Set task
Write the records out again, keeping each line exactly as it is.

Scene question records
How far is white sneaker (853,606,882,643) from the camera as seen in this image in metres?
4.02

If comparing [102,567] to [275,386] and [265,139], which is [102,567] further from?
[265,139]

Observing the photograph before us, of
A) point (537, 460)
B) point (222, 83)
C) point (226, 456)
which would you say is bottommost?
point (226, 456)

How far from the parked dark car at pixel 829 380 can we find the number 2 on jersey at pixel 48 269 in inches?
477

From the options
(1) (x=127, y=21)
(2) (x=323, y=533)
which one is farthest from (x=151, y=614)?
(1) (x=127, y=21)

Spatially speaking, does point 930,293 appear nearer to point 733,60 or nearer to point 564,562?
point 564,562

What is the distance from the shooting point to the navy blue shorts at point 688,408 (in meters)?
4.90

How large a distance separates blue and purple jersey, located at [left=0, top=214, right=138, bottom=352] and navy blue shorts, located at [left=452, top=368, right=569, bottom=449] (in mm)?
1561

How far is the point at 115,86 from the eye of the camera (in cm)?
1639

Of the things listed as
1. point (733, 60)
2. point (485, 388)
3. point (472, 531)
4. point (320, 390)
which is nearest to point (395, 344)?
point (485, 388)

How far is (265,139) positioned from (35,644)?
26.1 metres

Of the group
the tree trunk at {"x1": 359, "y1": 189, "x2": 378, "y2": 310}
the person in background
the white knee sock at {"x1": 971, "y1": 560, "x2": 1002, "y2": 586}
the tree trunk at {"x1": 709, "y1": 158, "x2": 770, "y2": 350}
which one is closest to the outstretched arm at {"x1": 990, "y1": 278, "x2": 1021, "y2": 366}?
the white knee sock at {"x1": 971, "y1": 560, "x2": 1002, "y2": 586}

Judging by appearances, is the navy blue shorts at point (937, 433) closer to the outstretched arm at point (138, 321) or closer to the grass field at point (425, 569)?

Solution
How far is white sneaker (853,606,882,643) from the camera as seen in this image in metres?
4.02

If comparing [102,567] to [275,386] and [265,139], which is [102,567] further from?
[265,139]

Observing the photograph before us, of
A) point (537, 460)
B) point (222, 83)
C) point (226, 456)
which would you say is bottommost?
point (226, 456)

How far from the parked dark car at pixel 829 380 can we find the number 2 on jersey at pixel 48 269 in inches?
477

From the options
(1) (x=127, y=21)
(2) (x=323, y=533)
which one is farthest from (x=151, y=614)?
(1) (x=127, y=21)

Spatially speaking, does point 930,293 appear nearer to point 733,60 or nearer to point 564,562?
point 564,562

What is the distance from the shooting point to the navy blue shorts at point 688,408 (in meters)?
4.90

How large a distance separates blue and purple jersey, located at [left=0, top=214, right=138, bottom=352] and navy blue shorts, located at [left=452, top=368, right=569, bottom=449] (in mm)?
1561

How far is the point at 115,86 from the eye of the camera (in cm)?
1639

Of the things listed as
1. point (733, 60)
2. point (485, 388)
3. point (472, 531)
4. point (320, 390)
which is nearest to point (395, 344)?
point (485, 388)

How far is (265,139) positioned from (35,644)?
26.1 metres

Of the group
the tree trunk at {"x1": 359, "y1": 189, "x2": 378, "y2": 310}
the person in background
the white knee sock at {"x1": 971, "y1": 560, "x2": 1002, "y2": 586}
the tree trunk at {"x1": 709, "y1": 158, "x2": 770, "y2": 350}
which one is closest to the outstretched arm at {"x1": 990, "y1": 278, "x2": 1021, "y2": 366}?
the white knee sock at {"x1": 971, "y1": 560, "x2": 1002, "y2": 586}

Judging by appearances, is the navy blue shorts at point (937, 433) closer to the outstretched arm at point (138, 321) or closer to the grass field at point (425, 569)?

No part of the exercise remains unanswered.